┌────────
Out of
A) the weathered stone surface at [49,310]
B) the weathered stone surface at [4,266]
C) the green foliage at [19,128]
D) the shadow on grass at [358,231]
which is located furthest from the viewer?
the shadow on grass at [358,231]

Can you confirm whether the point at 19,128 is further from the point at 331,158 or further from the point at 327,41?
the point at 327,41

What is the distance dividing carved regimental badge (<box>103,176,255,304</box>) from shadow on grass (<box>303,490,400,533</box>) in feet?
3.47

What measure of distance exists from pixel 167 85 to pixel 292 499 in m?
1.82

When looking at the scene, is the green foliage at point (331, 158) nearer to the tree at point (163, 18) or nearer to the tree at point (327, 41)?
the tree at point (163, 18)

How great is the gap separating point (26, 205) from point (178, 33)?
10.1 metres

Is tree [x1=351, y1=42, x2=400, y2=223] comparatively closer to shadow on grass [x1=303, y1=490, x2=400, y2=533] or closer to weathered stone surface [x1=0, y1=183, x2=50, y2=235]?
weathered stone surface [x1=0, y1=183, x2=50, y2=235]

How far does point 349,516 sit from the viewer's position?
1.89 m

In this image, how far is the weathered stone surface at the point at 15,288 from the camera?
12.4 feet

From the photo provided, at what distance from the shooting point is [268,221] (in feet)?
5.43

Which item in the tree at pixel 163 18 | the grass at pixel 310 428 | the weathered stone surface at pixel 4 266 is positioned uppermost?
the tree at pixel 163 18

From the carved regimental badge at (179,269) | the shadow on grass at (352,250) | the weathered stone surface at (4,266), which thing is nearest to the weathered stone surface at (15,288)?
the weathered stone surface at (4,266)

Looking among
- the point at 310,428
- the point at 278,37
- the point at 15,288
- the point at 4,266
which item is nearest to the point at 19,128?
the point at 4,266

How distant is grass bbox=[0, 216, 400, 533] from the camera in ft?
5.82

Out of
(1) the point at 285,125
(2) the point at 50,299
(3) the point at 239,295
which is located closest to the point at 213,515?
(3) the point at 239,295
└────────
= What you have to do =
Reproduce the material word for word, starting at the line that contains "Is tree [x1=351, y1=42, x2=400, y2=223]" and running through the end of the material, with both of those ends included.

= Completed task =
Is tree [x1=351, y1=42, x2=400, y2=223] comparatively closer to shadow on grass [x1=303, y1=490, x2=400, y2=533] or closer to weathered stone surface [x1=0, y1=183, x2=50, y2=235]?
weathered stone surface [x1=0, y1=183, x2=50, y2=235]

How far does point 349,516 sit from the viewer's position?
1.89 m

In this image, how far is the weathered stone surface at the point at 15,288 from the camera?
12.4 feet

From the photo provided, at what distance from the shooting point is [268,221] (in feet)?
5.43

Which item in the tree at pixel 163 18 | the grass at pixel 310 428 | the weathered stone surface at pixel 4 266 is positioned uppermost?
the tree at pixel 163 18

From the carved regimental badge at (179,269) | the shadow on grass at (352,250) | the weathered stone surface at (4,266), which thing is nearest to the weathered stone surface at (15,288)?
the weathered stone surface at (4,266)

Looking among
- the point at 310,428
- the point at 278,37
- the point at 15,288
- the point at 4,266
which item is nearest to the point at 19,128?
the point at 4,266

How distant is grass bbox=[0, 216, 400, 533] from the camera in ft?
5.82

Out of
(1) the point at 285,125
(2) the point at 50,299
(3) the point at 239,295
which is located closest to the point at 213,515?
(3) the point at 239,295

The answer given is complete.